SINGAPORE – Singapore’s job market weakened in the first quarter of 2026 as vacancies fell and retrenchments hit the highest since the third quarter of 2023.
According to the Ministry of Manpower’s (MOM) finalised data in its Labour Market Report, the number of job vacancies fell from 77,700 in December 2025 to 73,300 in March 2026. This compares with 80,100 vacancies in March 2025.
The ministry noted the decline was driven mainly by reduced job openings for non-professionals, managers, executives and technicians.
As demand for skilled workers rose, job vacancies for professionals, managers, executives and technicians rose in March 2026. For instance, the number of job vacancies in financial services increased from 4,300 in the previous quarter to 5,800 in March.
Overall, there were 1.46 job vacancies for every unemployed person in March 2026, as compared with 1.58 vacancies in December 2025.
The number of retrenchments stood at 3,830 in the first three months of 2026, up from 3,690 in the last quarter of 2025.
This is the highest quarterly figure since the third quarter of 2023, when 4,110 people were retrenched. On a yearly basis, the figure is the highest since the first quarter of 2017 which saw 4,000 retrenchments.
Degree holders saw the sharpest rise in retrenchments in the first three months of 2026, from 2.6 to 3.1 per 1,000 resident employees, MOM said.
This suggests that restructuring activity in the first quarter of 2026 remained concentrated among higher-educated workers, it noted, reflecting ongoing organisational restructuring in professional and knowledge-intensive sectors like manufacturing, financial services and professional services.
The ministry added that business reorganisation or restructuring, rather than cost-cutting, remained the main reason for retrenchment.
Post-retrenchment, the proportion of residents who found jobs within six months of being laid off continued to rise for the second quarter in a row, from 57.4 per cent in the final quarter of 2025 to 60.7 per cent in the first quarter of 2026.
MOM said: “Improvements were observed among professionals, managers, executives and technicians, degree holders and younger residents aged below 30, suggesting that retrenched workers continued to find employment within a reasonable timeframe.”
Also, more employees – 1,230 in the first quarter of 2026, up from 960 in the last quarter of 2025 – were placed on a short work-week or temporary layoff as employers sought to avoid retrenchments. The increase was most apparent in sectors such as construction and manufacturing, as well as among production and transport operators, cleaners and labourers.
Overall, Singapore’s labour market continued to expand in the first quarter of 2026, with employment growing by 9,400 – marking 18 consecutive quarters of growth since the fourth quarter of 2021.
Resident employment for Singaporeans and permanent residents grew by 5,400 jobs in the first quarter, up from 3,100 in the previous quarter, even as non-resident employment growth moderated.
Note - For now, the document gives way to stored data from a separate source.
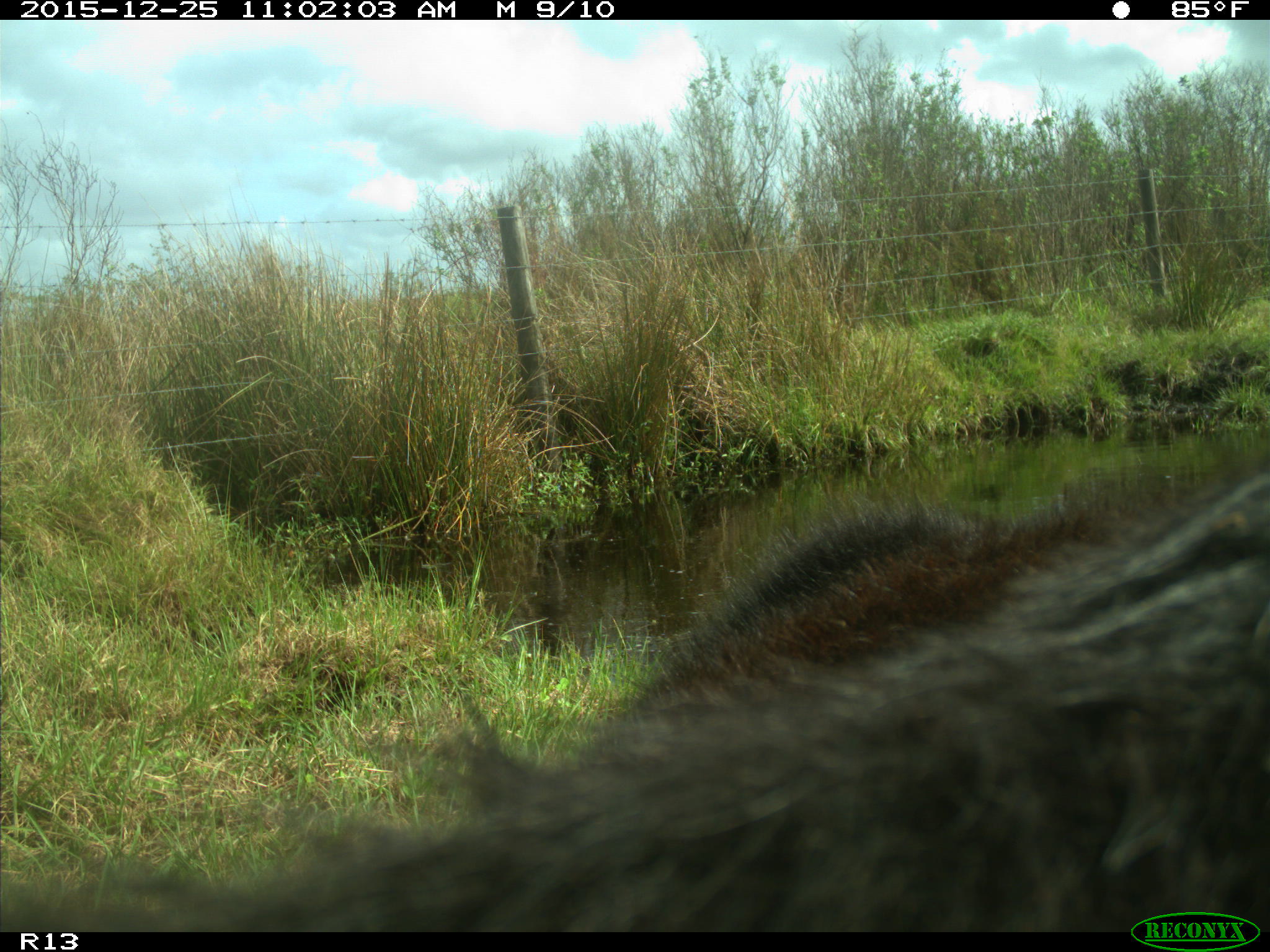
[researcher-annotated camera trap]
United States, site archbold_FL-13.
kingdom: Animalia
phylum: Chordata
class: Mammalia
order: Artiodactyla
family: Bovidae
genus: Bos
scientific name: Bos taurus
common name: domestic cow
Employment growth among Singaporeans and permanent residents was led by administrative and support services, and transportation and storage. Meanwhile, employment growth among foreign workers was supported by construction and manufacturing sectors.
The resident long-term unemployment rate held steady at 0.9 per cent in March, unchanged from the past two quarters.
MOM said retrenchments are “expected to stabilise”, with the proportion of firms intending to retrench dipping from 4.4 per cent in February to 3.6 per cent in March.
During a visit to Star Furniture on June 15, Manpower Minister Tan See Leng cited the MOM’s survey which found firms were three times more likely to redesign jobs and work processes than reduce headcount for hiring. He added that close to 400 individuals benefited from Workforce Singapore’s Career Conversion Programme to reskill workers or redesign roles, including those with AI components.
“This is exactly why helping workers to pick up new skills and adapt to changing job requirements matters so much,” he said.

Manpower Minister Tan See Leng (right) was given a tour of the Star Furniture warehouse on June 15, including a demonstration of a forklift that is powered by AI.
ST PHOTO: CHONG JUN LIANG
According to an MOM survey earlier in 2026, AI adoption rates were highest in digitally intensive and knowledge-based sectors such as information and communications, which stood at 74.1 per cent, followed by professional services (57.5 per cent) and financial and insurance services (56.4 per cent).
About 6.2 per cent of firms surveyed reported AI-related reductions in headcount or hiring, while 18.9 per cent of firms were more likely to report adjustments within existing jobs, including the redesign of job functions.
“AI adoption is beginning to shape labour market adjustments, but its impact so far appears to be greater on how jobs are performed than on whether jobs continue to exist,” said MOM.